JAKARTA, iNews - Guru Besar Fakultas Hukum Universitas Indonesia, Hikmahanto Juwana, mengimbau kepada pemerintah untuk menyelaraskan peraturan mengenai proses merger dan akuisisi (M&A) pada Badan Usaha Milik Negara (BUMN). Menurutnya, keselarasan aturan ini sangat penting untuk memberikan perlindungan yang lebih kuat bagi eksekutif BUMN, yang sering kali menghadapi risiko hukum ketika mengambil keputusan bisnis besar seperti merger atau akuisisi. Hal ini diungkapkan Hikmahanto dalam diskusi bersama Ikatan Akuntan Indonesia (IAI), di Jakarta, baru-baru ini.
Hikmahanto menjelaskan bahwa dalam konteks korporasi, terdapat prinsip yang dikenal dengan Business Judgment Rule (BJR), yang bertujuan untuk melindungi para pengambil keputusan bisnis dari tanggung jawab hukum, selama keputusan tersebut diambil dengan itikad baik dan pertimbangan yang wajar. jaminan bahwa direksi atau manajemen sebuah perusahaan, termasuk BUMN, tidak akan mudahBJR ini dapat memberikan jaminan bahwa direksi atau manajemen sebuah perusahaan, termasuk BUMN, tidak akan mudah dijerat hukum hanya karena keputusan bisnis yang tidak menguntungkan.
Menurut Hikmahanto, prinsip BJR perlu diterapkan dengan lebih konsisten dalam sistem hukum Indonesia, khususnya di sektor BUMN. "BJR membantu melindungi pengambil keputusan dalam korporasi, tetapi sayangnya sering kali tidak diperhatikan dalam praktik. Oleh karena itu, penting untuk menyelaraskan undang-undang yang ada agar BUMN bisa lebih aman dalam menjalankan aktivitas M&A," ujarnya.
Penerapan BJR yang konsisten, menurut Hikmahanto, dapat mencegah eksekutif BUMN dari potensi kriminalisasi yang tidak semestinya. Jika tidak ada aturan yang jelas, keputusan yang diambil oleh manajemen untuk kemajuan perusahaan bisa dengan mudah disalahartikan dan berujung pada tindakan hukum yang tidak adil. Hal ini bisa membuat pengambil keputusan di BUMN menjadi lebih berhati-hati, bahkan menghindari pengambilan langkah strategis yang penting.
Di negara-negara seperti Australia, penerapan BJR telah memberikan perlindungan hukum yang jelas bagi eksekutif yang membuat keputusan bisnis dengan itikad baik dan pertimbangan wajar. BJR mengurangi ketakutan pengambil keputusan terhadap kemungkinan tuntutan pidana, bahkan ketika keputusan bisnis tersebut berakhir dengan kerugian. Hikmahanto menyarankan agar Indonesia mengikuti contoh positif tersebut, agar eksekutif BUMN tidak terhambat dalam membuat keputusan strategis yang penting untuk kemajuan perusahaan.
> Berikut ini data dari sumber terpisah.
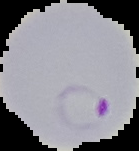

Summary:
  - Malaria status: parasitized
  - Image type: cell region segmented out of the field of view; surrounding area masked to black
  - Image size: 139×151 pixels
  - Preparation: thin blood smear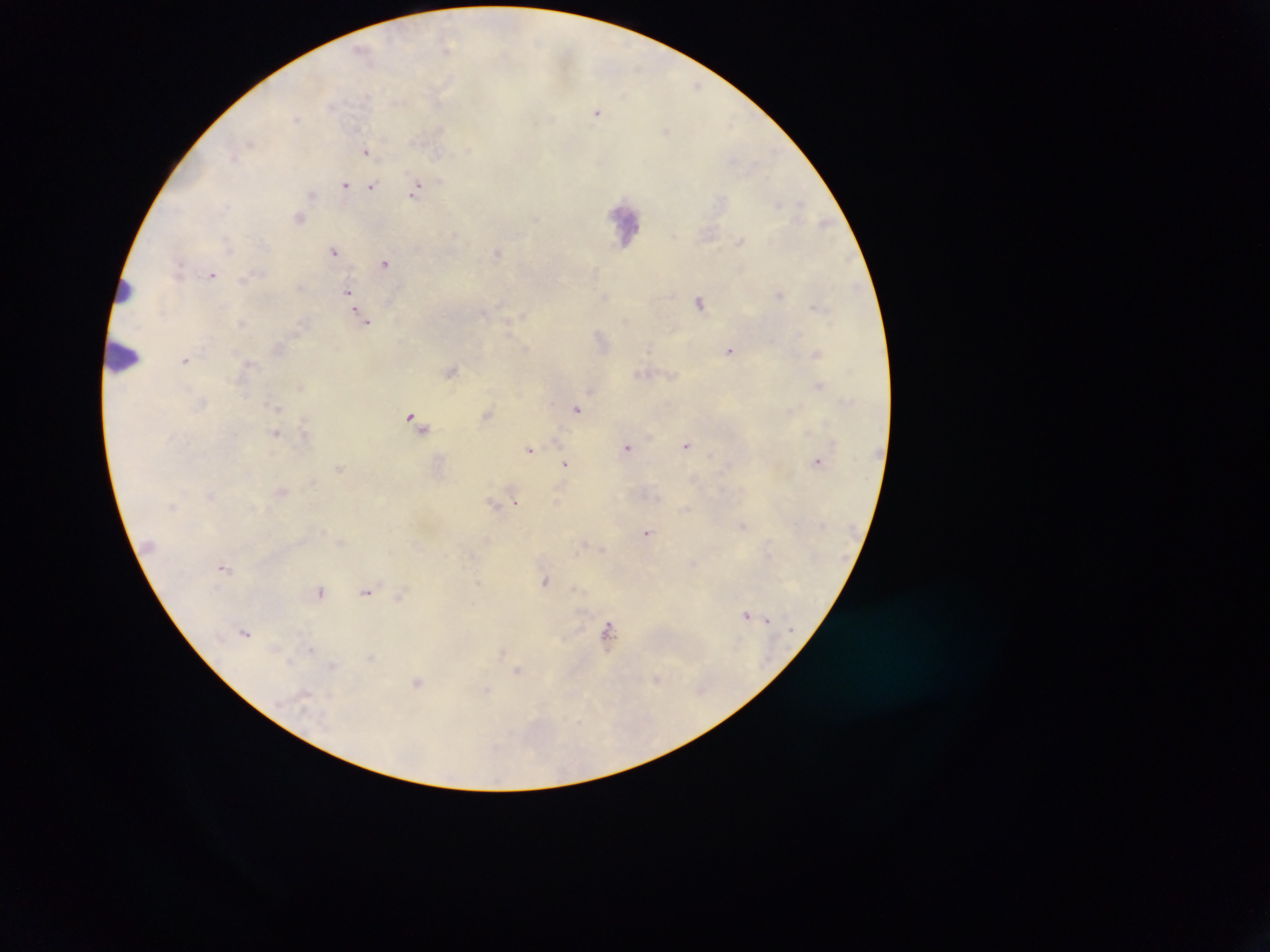

Approximate centers as x y in pixels. Leukocyte locations: 625 222; 124 293; 122 356. Malaria parasite locations: 448 48; 363 50; 598 111; 367 150; 345 185; 372 186; 417 188; 312 194; 300 217; 823 223; 741 240; 334 251; 498 252; 385 263; 212 274; 244 280; 349 293; 780 295; 701 301; 364 318; 243 322; 603 339; 729 350; 817 352; 186 360; 451 370; 642 374; 302 385; 820 385; 593 390; 278 407; 577 408; 487 413; 412 419; 424 425; 276 432; 306 434; 688 445; 628 447; 530 449; 818 460; 567 464; 339 468; 281 491; 558 500; 493 503; 515 503; 685 509; 743 525; 648 533; 583 545; 602 548; 225 566; 546 581; 321 591; 367 591; 401 597; 747 615; 767 620; 246 631; 609 631; 370 658; 518 670; 656 679; 418 681. Collected in Ghana. Image is 1270×952 pixels. Thick blood smear. Photographed through a microscope with a mobile-phone camera. Single field of view.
Lebih lanjut, Hikmahanto menekankan pentingnya pembeda yang jelas antara kesalahan dalam keputusan bisnis dan tindakan pidana. "Tindakan bisnis yang tidak menguntungkan harus dibedakan dari kelalaian yang dapat berujung pada tanggung jawab pidana. Penerapan BJR akan mengurangi ketegangan ini dan memastikan pengambil keputusan BUMN dapat fokus pada pengembangan perusahaan," kata Hikmahanto.
Dengan penerapan BJR yang tepat, BUMN Indonesia diharapkan dapat memperkuat daya saingnya di pasar global. Eksekutif BUMN yang merasa aman dari potensi tuntutan hukum yang tidak semestinya akan lebih berani mengambil risiko yang terukur, yang pada akhirnya akan mendorong inovasi dan pertumbuhan. Untuk itu, penting bagi pemerintah dan regulator untuk menciptakan kerangka hukum yang menyelaraskan prinsip BJR, sehingga BUMN Indonesia bisa lebih kompetitif di dunia internasional.